The two new floors on the east side will be called the Sacred Heart Children's Hospital and will include play areas, an indoor garden and family sleep rooms.
The west addition will expand the hospital's surgical center, adding nine operating rooms for a total of 28.
The west addition also will consolidate many of the hospital's women's services, including a new breast cancer clinic.
The Birth Place and Neonatal Intensive Care Unit, currently on the hospital's ninth floor, will move to the west addition. The NICU will have 47 beds, 31 more than the current unit.
Expansion is needed to meet current demand, as well as projected demand due to population growth and the medical needs of aging baby boomers, said chief operating office Mike Wilson.
Due to lack of space, the hospital turned away patients on 45 of the first 150 days of this year, Wilson said.
The finance committee of Providence Services Eastern Washington, the hospital's umbrella organization, has not yet decided whether to borrow money to pay for the project or pay for it out of the hospital's cash flow, Wilson said.

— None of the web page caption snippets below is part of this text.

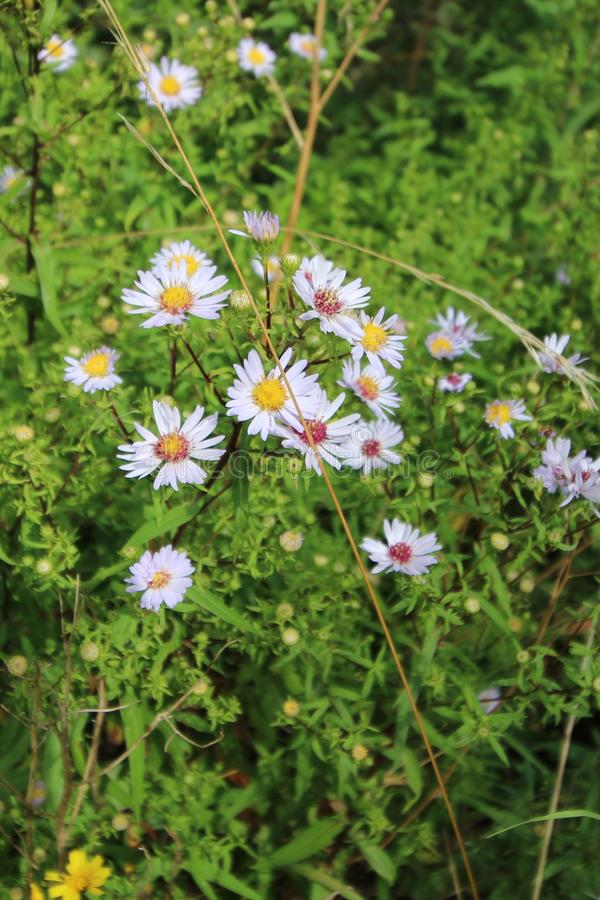 Wildflowers porpora in siepe di arbusti immagini stock libere da diritti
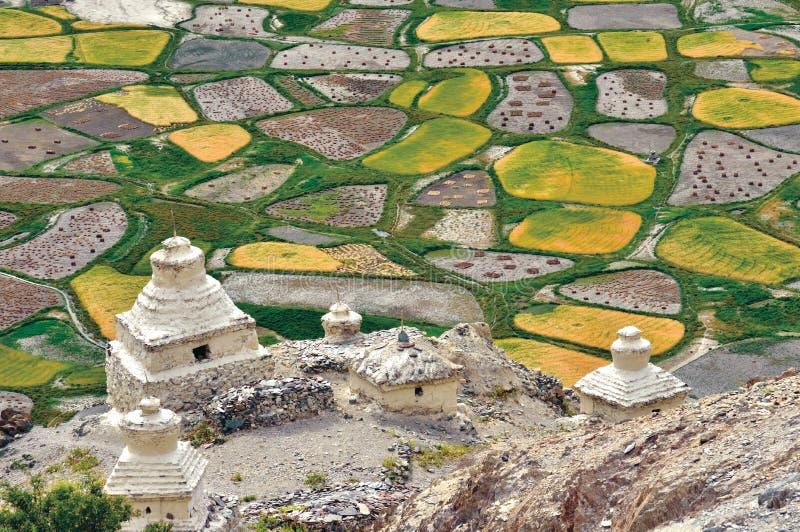 En flyg- sikt av fält under plockningtid, Zanskar dal, Ladakh, Jammu and Kashmir, Indien royaltyfria bilder
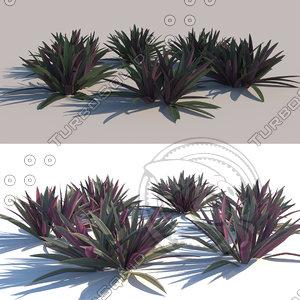 3D mosus cradle species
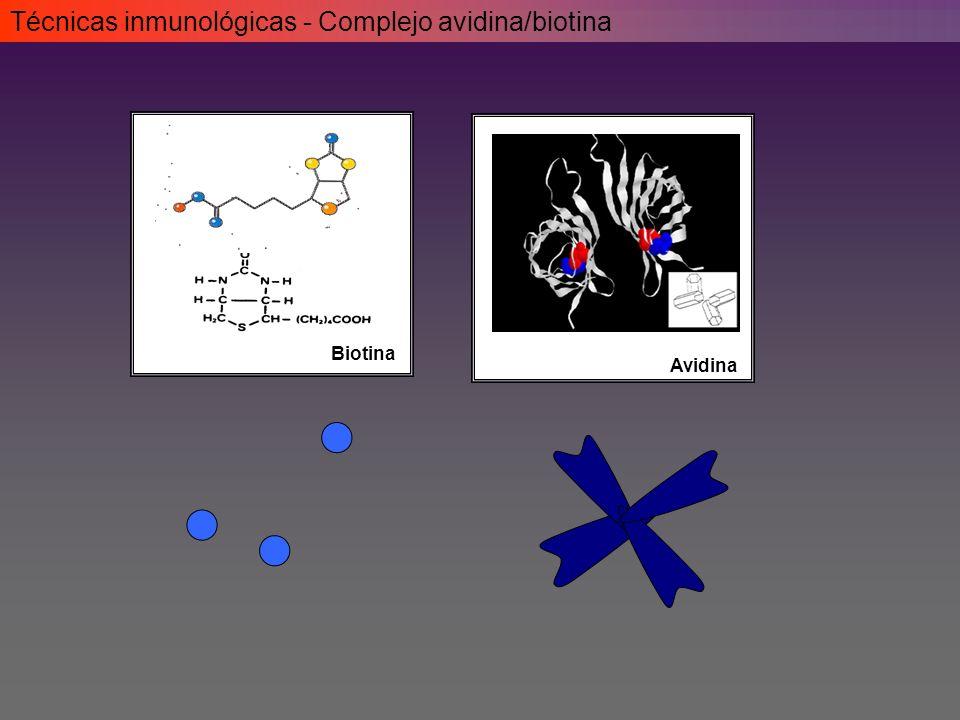 Biotina Avidina Técnicas inmunológicas - Complejo avidina/biotina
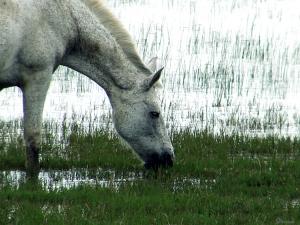 /Égua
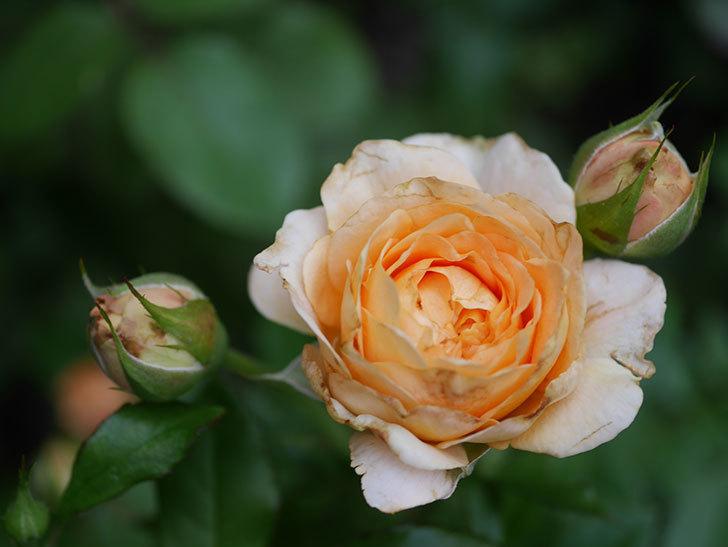 ラ・ドルチェ・ヴィータ(La Dolce Vita)の2番花が増えてきた。木立バラ。2020年-005.jpg
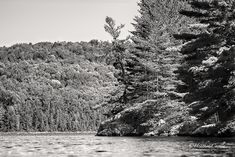 """#ChickPicotheDay! (Day 3,225) I know, I know, it's fall. Life has been hectic 'round here. I'm """"getting on it"""" but in the mean time, enjoy this black and white will ya? Thanks! • • • • • #Blackandwhite #ForestandLake #BaptisteLake #HastingsHighlands #OntarioNorth #HeatherCardlePhotographer Image Shows, Ontario, Mountains, Black And White, Fall, Photography, Travel, Outdoor, Life"""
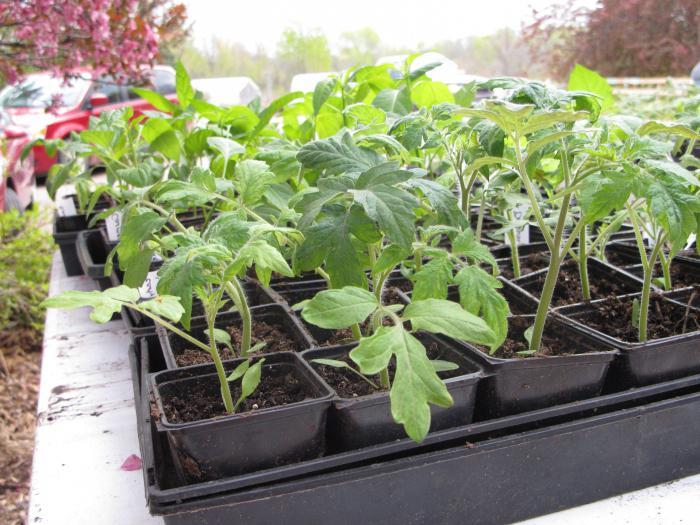 Посев семян томатов на рассаду.
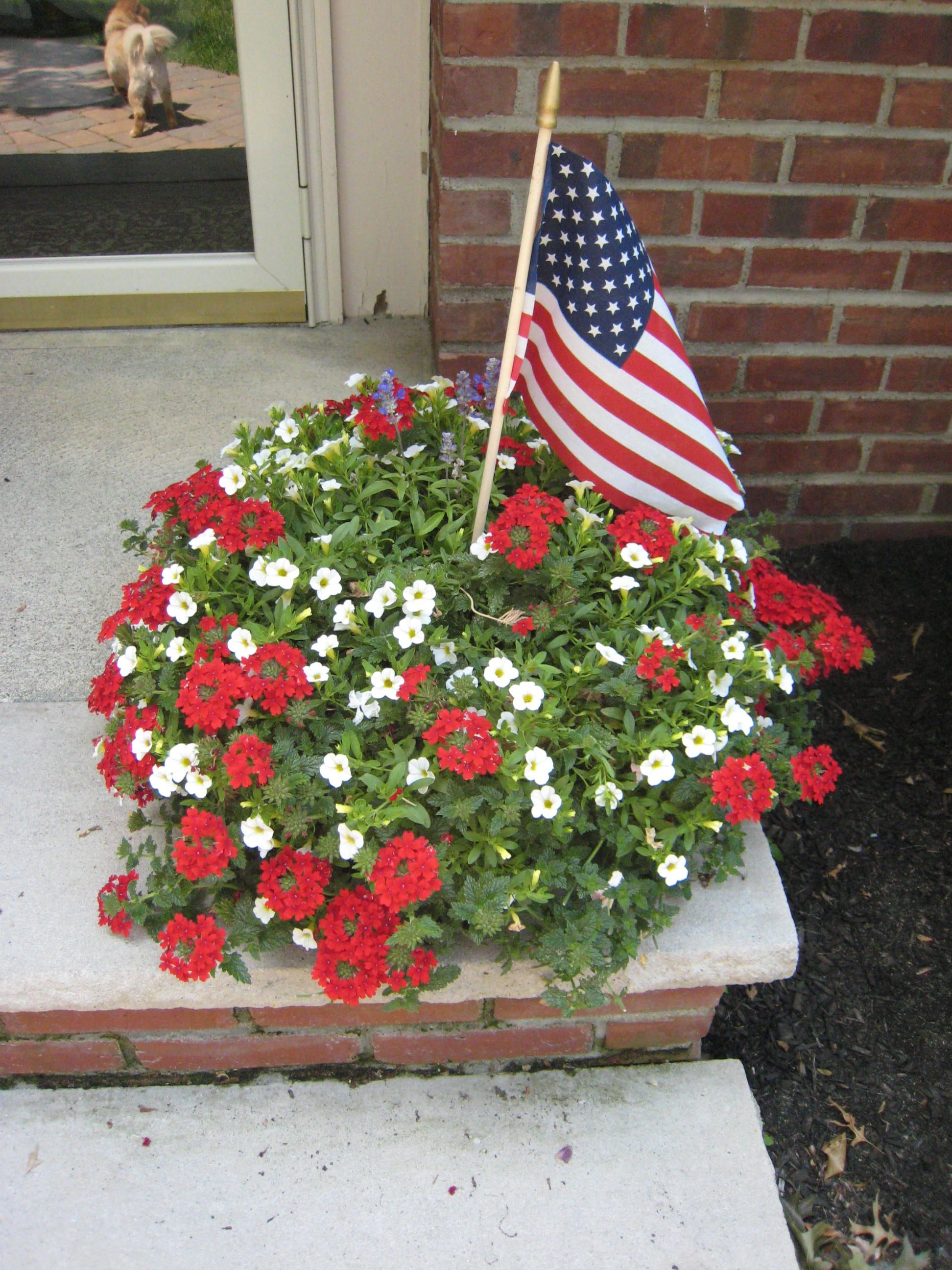 Red And White Flowers With The Flag 4th Of July Pinterest Flags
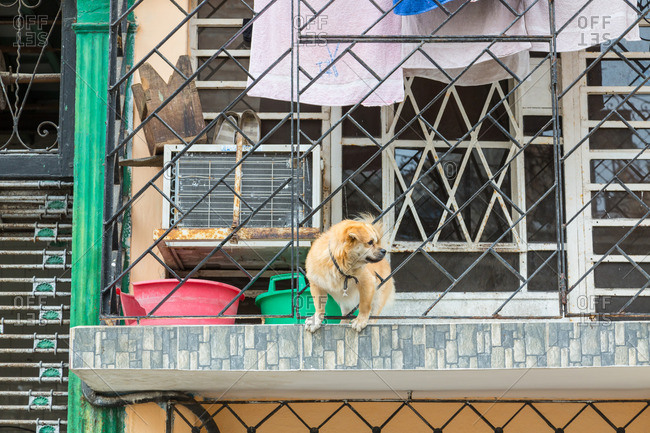 April 15, 2016: Dog on balcony in Havana, Cuba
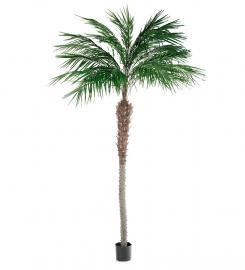 Konstgjord Phoenix Palm 300 cm * , hemmetshjarta.se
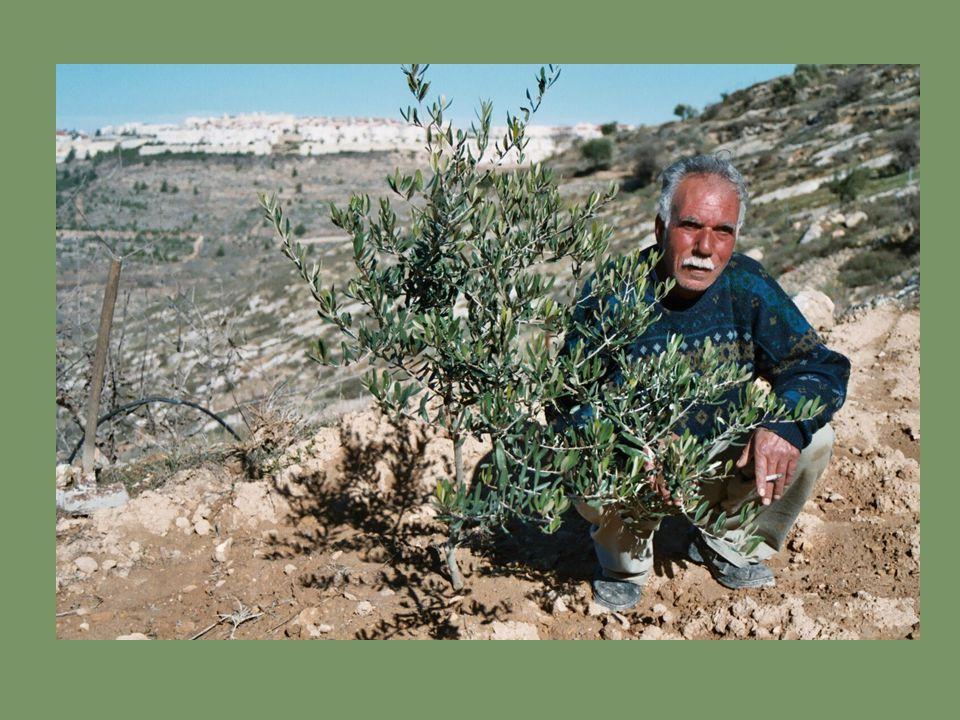 Het 1 e plantseizoen vond plaats tussen december 2002 en maart 2003: Olijfbomen werden in de regio Bethlehem geplant.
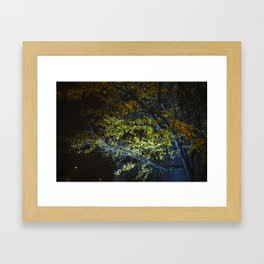 Autumn Tree at Night Framed Art Print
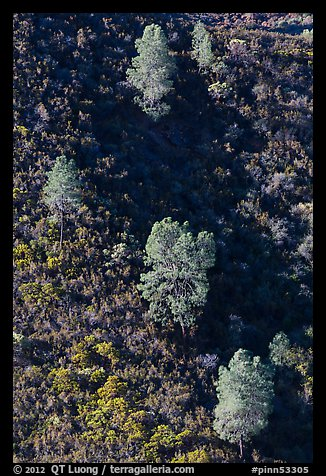 Trees and chapparal-covered slope. Pinnacles National Park (color)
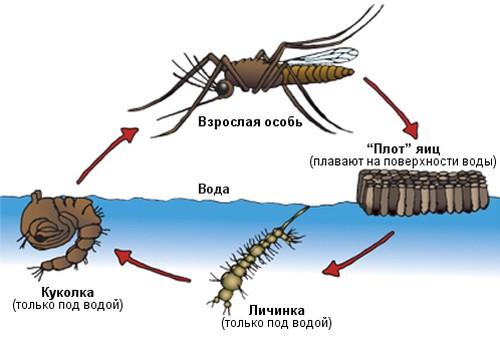 Комары уничтожение устройство сделай сам куда можно сдать макулатуру и туле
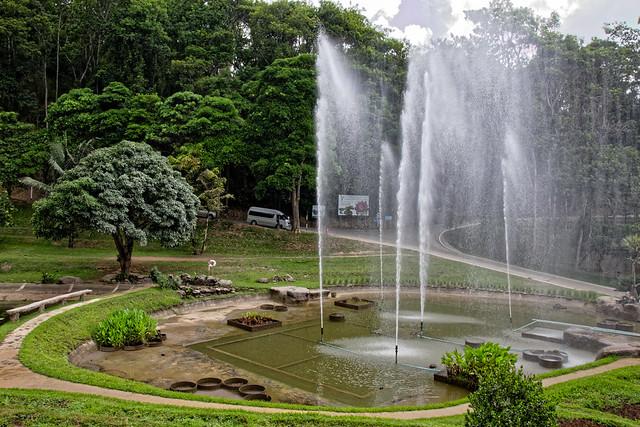 Jardin botanique de la reine Sirikit (117 sur 138)
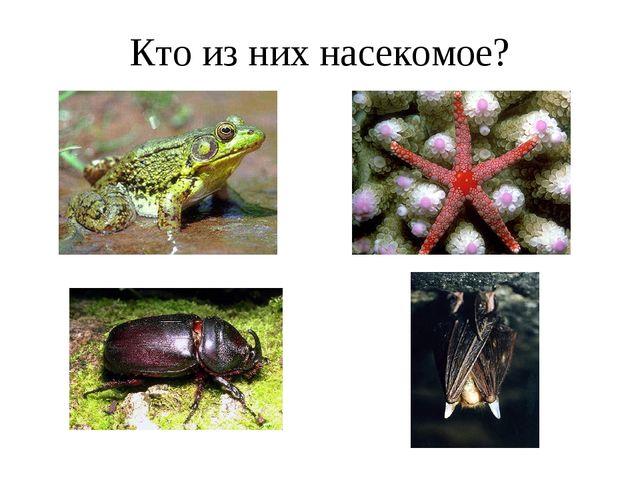 Кто из них насекомое?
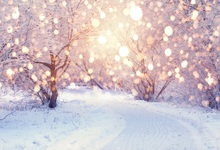 Laeacco Winter Snow Park Trees Light Bokeh New Year Photography Backgrounds Customized Photographic Backdrops For Photo Studio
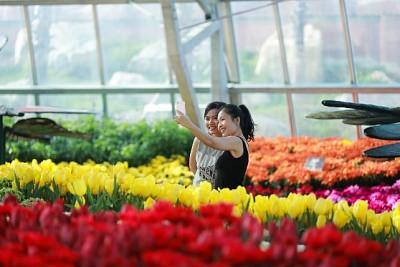 Muôn Hoa Khoe Sắc Đón Tết Trong Khu Vườn Rộng 35.000 m2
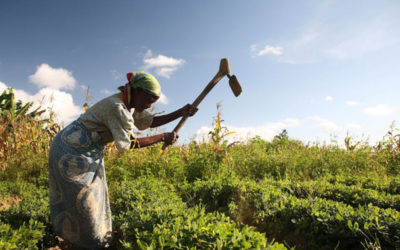BREAKING THE 'GRASS CEILING': EMPOWERING WOMEN FARMERS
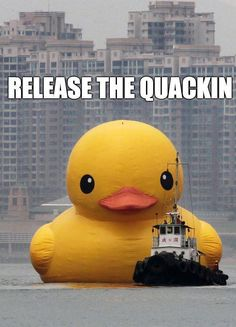 I'll never look at a rubber ducky the same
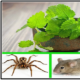IF-YOU-HAVE-THIS-PLANT-IN-YOUR-HOUSE-YOU-WILL-NEVER-SEE-MICE-SPIDERS-AND-OTHER-INSECTS-AGAIN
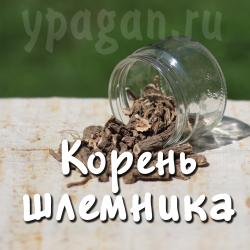 Шлемник байкальский корень 50 гр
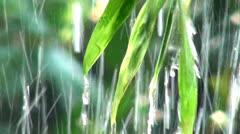 Rain, Rainfall, Leaves, Plants, Weather - stock footage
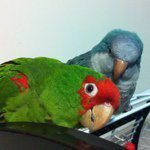 @birdsplz's profile picture on influence.co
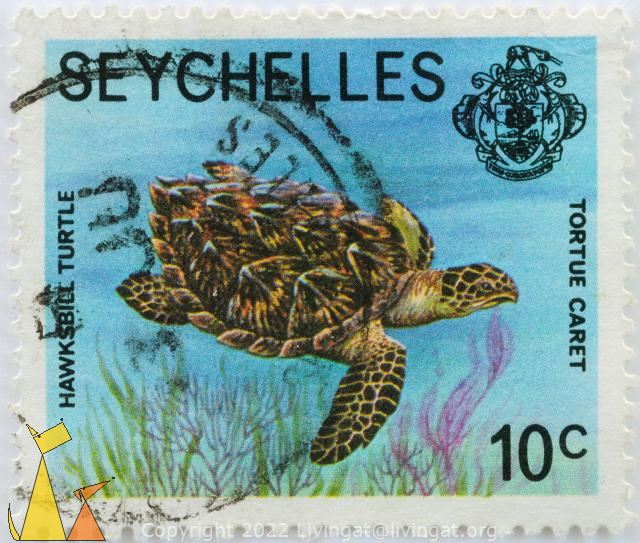 Swomming Hawksbill, Seychelles, stamp, Tortue caret, reptile, turtle, coat of arms, 10 c, Hawksbill turtle, Eretmochelys imbricata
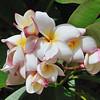 Plumeria 'Daisy Wilcox'<br /> Koko Crater, Oahu.<br /> Hawaii.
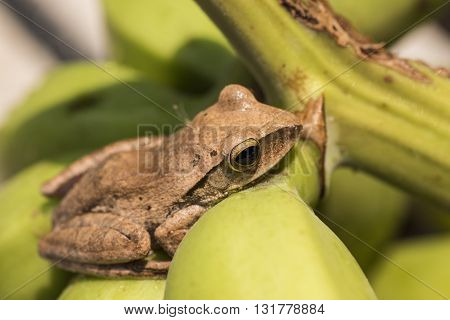 Tree Frog On Wild Banana Plant In Asia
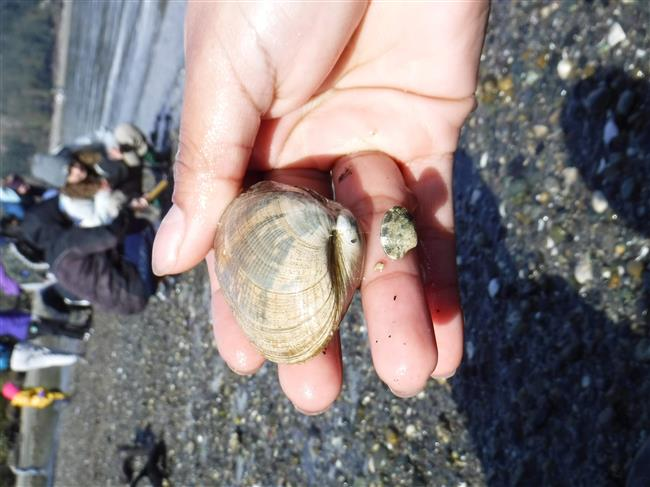 Manila clam with Rainier Beach school group digging for them in the background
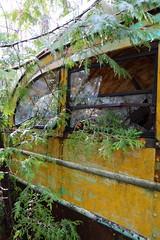 IMG_2660 (Irina Souiki) Tags: rusty crusty cars mcleansautowreckers milton ontario old oldcars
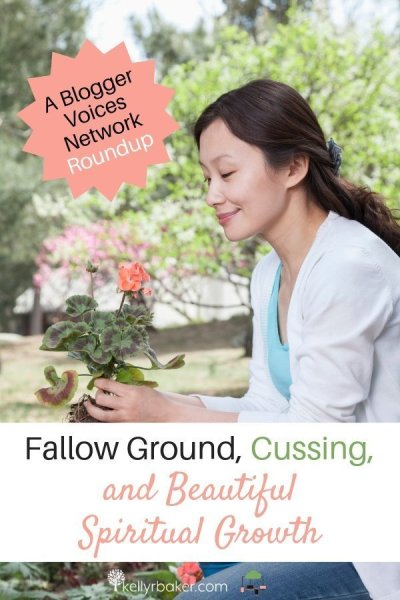Is my heart fallow ground? If I don't plant anything, I'm not going to see anything grow. Zero plus zero still equals zero. #BloggerVoicesNetwork #BVNetworkParty #ThrivingInChrist #blogger #wisdom #spiritualgrowth #Christian #blog #tongue #cursing #fallowground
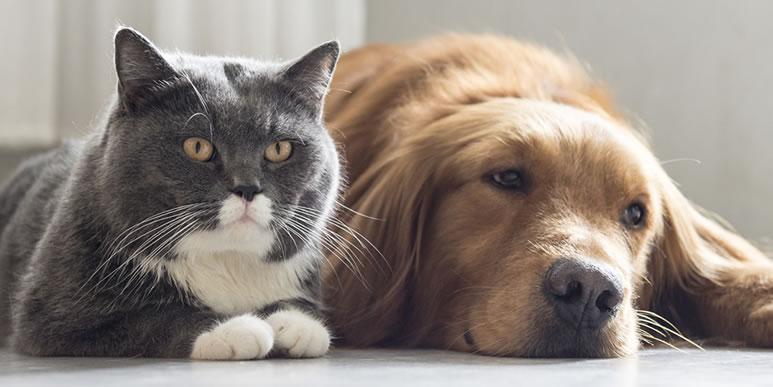 Могут ли в жизни подружиться котенок и щенок?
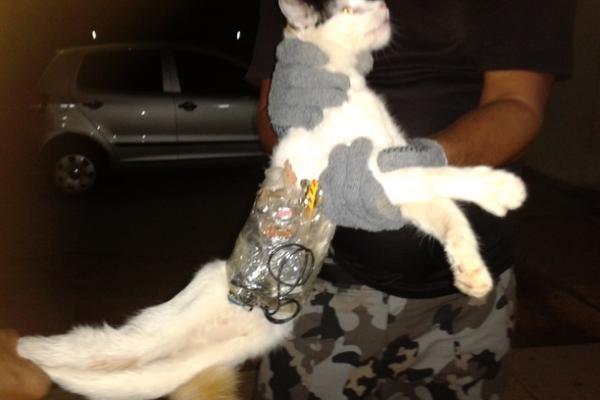"""<p>Un agente muestra el gato, equipado con cuchillas y un télefono. (Foto: tomada de Bol)<br _mce_bogus=""""1""""></p>"""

Mahlum Architects of Seattle designed the project. The contractor is Bouten Construction of Spokane.
In a related project, construction for the Madison Inn, a hotel facility east of Grand Boulevard for patients and families, will begin this fall.
Sacred Heart's project is part of a boom in health-care construction in Spokane and Coeur d'Alene.
Other medical institutions with construction under way or planned include Deaconess Medical Center, Valley Hospital and Medical Center, Holy Family Hospital, Kootenai Medical Center, the Spokane Falls Family Clinic, Pathology Associates Medical Laboratories, and the Inland Northwest Blood Center.
None compares to the Sacred Heart project in projected cost. For example, the $18 million Deaconess project is adding four stories and 128,000 square feet of offices and clinics to the hospital's health and education center, west of the main building.
That project is expected to be ready for occupancy in 2002.